DOCUMENT TEXT:
++++++
Why is this relevant?
Anaesthetists and anesthesiologists have long worried about the recall of labouring women when presented with risk-benefit discussions prior to epidural analgesia or receiving anaesthesia for cesarean section.
This UK survey of over 900 women across 28 Greater London hospitals explored recall of this antenatal and intrapartum information, along with maternal satisfaction.
What did they find?
There was very little recall of receiving either thorough labour analgesia information (9%) or anaesthesia for CS (12%) provided during the antenatal period.
During the interpartum period, fewer than two-thirds (62%) recalled receiving thorough information during labour before insertion, and less than one-third (28%) before Caesarean section anaesthesia.
13% of women did not recall receiving any information before epidural insertion.
These are concerning findings in a modern era where patient autonomy and informed consent are prioritised, and more so where informed decision making may contribute to a positive birth experience.
Interestingly, verbal information appeared best recalled (OR 5.9 to 20.7 across different categories), although this is counter to past studies showing superiority of written information.
Be clear
Because the 28 hospitals contributing to the survey had large practice differences in how antenatal anaesthetic information was provided, it is difficult to determine whether the provision of information or recall itself is the problem.
Take-home...
Regardless of the cause, a large proportion of pregnant women did not recall being adequately informed before epidural analgesia or caesarean anaesthesia. This needs to be improved.
++++++
EXERCISE GOAL:
Please set down the survey summary's wording between "Anaesthetists and anesthesiologists" and "for cesarean section.", inclusive, with no changes. Rely on the survey summary above and nothing else.
++++++
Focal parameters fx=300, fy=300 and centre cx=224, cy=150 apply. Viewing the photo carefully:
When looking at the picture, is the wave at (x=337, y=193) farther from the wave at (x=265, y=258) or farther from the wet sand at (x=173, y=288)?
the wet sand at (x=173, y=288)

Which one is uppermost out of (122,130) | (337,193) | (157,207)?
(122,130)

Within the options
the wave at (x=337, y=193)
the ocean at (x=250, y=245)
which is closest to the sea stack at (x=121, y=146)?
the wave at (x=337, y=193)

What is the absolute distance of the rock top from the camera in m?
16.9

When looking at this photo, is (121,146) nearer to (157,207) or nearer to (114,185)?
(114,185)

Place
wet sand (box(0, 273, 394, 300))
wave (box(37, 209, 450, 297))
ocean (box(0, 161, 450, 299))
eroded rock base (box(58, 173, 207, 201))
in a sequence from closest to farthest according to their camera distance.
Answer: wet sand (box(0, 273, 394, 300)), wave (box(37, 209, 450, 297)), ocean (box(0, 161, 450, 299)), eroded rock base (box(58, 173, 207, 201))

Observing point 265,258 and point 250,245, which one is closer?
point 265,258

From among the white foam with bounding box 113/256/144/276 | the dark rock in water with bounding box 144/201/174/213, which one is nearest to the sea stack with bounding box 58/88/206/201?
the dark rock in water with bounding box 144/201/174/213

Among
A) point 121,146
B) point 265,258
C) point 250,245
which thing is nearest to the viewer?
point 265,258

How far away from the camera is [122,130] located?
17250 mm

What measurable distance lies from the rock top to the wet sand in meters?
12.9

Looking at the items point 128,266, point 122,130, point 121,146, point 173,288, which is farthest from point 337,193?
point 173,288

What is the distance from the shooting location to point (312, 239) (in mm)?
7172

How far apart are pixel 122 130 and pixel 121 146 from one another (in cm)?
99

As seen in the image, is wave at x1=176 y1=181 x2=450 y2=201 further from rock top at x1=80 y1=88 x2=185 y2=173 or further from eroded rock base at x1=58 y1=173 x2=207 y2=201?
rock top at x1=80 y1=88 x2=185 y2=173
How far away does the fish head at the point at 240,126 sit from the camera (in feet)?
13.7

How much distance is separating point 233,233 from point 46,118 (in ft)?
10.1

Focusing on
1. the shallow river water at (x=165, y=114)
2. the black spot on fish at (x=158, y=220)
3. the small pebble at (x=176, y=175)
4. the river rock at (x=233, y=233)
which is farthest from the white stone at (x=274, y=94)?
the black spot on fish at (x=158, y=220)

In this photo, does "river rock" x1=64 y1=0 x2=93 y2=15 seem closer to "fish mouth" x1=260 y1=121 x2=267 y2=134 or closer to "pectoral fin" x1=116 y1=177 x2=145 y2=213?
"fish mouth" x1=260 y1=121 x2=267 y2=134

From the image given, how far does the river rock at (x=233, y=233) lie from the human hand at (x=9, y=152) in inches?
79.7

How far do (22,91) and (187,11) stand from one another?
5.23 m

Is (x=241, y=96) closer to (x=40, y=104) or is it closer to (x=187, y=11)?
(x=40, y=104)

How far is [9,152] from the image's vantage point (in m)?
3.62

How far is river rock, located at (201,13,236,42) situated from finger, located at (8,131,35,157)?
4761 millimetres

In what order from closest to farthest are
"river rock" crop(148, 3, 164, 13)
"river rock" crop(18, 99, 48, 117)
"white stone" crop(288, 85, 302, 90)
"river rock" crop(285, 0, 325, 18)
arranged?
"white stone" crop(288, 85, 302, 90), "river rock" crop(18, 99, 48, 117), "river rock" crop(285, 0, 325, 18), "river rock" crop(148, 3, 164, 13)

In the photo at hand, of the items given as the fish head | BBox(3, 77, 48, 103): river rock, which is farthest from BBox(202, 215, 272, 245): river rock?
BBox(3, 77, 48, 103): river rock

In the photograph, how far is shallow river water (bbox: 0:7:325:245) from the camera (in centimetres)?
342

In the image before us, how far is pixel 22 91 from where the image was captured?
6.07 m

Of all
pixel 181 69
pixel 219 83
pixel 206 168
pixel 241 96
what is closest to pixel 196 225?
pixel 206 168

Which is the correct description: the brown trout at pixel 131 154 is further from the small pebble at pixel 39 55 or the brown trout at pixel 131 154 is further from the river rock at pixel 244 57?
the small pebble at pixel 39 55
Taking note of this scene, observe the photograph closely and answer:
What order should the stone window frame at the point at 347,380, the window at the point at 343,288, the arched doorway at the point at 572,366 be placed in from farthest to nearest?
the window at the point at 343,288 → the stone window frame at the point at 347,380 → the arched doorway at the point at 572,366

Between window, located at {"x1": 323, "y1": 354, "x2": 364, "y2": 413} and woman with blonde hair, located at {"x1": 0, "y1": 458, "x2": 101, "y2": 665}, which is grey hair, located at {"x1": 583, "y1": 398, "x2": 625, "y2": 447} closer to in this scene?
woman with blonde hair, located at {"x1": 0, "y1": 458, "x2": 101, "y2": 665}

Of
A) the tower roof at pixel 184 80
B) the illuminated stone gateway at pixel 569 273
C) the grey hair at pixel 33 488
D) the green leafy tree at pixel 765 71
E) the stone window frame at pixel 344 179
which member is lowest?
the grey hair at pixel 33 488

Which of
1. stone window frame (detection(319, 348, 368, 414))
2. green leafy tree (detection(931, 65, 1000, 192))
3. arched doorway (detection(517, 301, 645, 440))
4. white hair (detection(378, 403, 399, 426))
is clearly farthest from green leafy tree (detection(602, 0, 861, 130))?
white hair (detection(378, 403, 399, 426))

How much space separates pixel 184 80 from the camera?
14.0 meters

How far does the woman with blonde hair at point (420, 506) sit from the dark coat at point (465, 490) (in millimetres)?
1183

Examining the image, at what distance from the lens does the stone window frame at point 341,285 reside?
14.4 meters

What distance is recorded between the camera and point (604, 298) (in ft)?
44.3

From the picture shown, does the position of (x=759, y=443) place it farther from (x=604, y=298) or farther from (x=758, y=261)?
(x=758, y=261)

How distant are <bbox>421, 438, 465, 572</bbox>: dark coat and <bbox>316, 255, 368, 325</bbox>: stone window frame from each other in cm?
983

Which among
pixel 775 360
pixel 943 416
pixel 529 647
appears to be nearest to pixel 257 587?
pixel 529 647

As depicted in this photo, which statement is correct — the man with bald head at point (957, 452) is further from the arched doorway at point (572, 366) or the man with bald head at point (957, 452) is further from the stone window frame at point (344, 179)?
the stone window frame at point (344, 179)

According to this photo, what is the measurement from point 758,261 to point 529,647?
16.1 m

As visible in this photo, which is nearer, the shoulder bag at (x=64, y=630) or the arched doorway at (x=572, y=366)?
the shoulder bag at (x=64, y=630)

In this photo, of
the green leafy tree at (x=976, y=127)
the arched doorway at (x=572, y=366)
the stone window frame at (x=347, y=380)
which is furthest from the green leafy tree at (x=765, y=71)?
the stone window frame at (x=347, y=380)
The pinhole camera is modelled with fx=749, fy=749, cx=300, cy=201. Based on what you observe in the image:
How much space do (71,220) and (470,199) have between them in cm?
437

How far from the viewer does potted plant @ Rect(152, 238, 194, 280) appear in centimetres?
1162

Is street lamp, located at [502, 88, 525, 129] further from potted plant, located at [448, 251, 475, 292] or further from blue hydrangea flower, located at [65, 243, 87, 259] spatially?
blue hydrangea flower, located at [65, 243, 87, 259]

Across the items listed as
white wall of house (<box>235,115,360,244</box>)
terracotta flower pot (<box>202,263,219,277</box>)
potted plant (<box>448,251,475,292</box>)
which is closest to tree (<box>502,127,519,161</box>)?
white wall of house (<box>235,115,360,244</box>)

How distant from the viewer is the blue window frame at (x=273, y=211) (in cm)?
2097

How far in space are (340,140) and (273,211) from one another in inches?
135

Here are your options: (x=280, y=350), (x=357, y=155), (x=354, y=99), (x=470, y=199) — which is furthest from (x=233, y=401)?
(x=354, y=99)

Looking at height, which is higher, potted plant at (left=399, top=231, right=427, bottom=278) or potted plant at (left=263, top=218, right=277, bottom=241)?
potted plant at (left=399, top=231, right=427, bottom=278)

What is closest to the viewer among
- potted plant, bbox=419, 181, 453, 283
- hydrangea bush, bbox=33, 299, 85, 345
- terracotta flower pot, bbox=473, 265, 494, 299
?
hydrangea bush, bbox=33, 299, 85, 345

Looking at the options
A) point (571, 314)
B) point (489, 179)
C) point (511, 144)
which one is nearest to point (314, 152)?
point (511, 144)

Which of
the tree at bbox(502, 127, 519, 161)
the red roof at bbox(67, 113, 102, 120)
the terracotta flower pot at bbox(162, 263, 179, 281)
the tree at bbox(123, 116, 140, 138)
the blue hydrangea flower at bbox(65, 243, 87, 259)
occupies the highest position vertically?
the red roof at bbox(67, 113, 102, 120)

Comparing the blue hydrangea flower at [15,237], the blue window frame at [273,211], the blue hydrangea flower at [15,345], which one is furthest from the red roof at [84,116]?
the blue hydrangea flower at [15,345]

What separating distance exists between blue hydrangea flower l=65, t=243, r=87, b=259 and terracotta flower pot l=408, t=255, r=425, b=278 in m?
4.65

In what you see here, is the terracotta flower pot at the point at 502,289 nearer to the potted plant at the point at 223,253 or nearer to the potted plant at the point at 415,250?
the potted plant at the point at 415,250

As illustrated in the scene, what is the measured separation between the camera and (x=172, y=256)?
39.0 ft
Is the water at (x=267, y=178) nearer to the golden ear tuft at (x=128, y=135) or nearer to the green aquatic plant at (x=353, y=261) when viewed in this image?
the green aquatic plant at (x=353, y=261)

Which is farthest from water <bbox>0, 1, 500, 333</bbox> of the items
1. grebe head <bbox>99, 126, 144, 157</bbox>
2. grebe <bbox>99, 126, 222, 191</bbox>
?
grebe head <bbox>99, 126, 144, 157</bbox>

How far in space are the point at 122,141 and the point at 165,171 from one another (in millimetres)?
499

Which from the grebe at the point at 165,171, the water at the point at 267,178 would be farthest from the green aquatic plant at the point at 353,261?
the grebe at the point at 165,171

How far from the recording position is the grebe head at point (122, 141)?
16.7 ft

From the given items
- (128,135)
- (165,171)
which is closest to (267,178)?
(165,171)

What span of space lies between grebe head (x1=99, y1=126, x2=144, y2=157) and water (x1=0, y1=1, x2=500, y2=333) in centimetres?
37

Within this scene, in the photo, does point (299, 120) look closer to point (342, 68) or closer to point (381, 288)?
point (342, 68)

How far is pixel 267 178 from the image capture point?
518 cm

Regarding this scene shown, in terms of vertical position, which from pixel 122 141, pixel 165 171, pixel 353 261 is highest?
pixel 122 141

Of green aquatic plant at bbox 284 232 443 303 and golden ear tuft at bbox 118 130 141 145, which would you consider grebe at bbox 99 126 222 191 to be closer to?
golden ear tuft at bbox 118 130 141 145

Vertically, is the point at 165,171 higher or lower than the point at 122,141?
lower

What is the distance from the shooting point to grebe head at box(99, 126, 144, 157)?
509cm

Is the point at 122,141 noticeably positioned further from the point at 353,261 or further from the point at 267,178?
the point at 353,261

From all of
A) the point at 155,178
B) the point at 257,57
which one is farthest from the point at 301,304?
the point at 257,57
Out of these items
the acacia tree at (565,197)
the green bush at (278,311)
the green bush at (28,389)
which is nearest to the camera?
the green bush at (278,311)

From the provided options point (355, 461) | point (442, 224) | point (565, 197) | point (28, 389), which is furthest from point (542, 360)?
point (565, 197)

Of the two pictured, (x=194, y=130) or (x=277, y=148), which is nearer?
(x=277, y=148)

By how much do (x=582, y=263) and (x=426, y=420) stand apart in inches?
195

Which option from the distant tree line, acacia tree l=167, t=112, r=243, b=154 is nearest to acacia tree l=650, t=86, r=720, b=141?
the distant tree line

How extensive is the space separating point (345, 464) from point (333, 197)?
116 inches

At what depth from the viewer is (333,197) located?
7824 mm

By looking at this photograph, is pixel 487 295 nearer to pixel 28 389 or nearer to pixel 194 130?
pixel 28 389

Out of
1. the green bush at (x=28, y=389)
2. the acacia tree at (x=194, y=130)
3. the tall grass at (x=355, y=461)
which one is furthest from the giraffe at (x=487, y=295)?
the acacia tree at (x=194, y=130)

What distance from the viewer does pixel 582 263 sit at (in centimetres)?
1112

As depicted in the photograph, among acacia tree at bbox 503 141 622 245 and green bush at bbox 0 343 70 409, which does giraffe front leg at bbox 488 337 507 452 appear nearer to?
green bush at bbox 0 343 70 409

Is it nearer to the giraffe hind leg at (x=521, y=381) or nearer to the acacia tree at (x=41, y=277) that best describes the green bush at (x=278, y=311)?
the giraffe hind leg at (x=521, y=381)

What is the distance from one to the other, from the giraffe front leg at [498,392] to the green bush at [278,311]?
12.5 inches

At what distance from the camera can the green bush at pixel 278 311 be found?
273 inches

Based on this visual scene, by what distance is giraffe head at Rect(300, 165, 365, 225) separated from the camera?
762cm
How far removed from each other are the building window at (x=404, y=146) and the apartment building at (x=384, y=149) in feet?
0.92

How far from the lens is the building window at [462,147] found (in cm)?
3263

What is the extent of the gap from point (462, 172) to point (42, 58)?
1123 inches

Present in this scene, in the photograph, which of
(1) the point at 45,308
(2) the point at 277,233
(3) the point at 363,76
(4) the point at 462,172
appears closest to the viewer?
++++++
TASK RESULT:
Anaesthetists and anesthesiologists have long worried about the recall of labouring women when presented with risk-benefit discussions prior to epidural analgesia or receiving anaesthesia for cesarean section.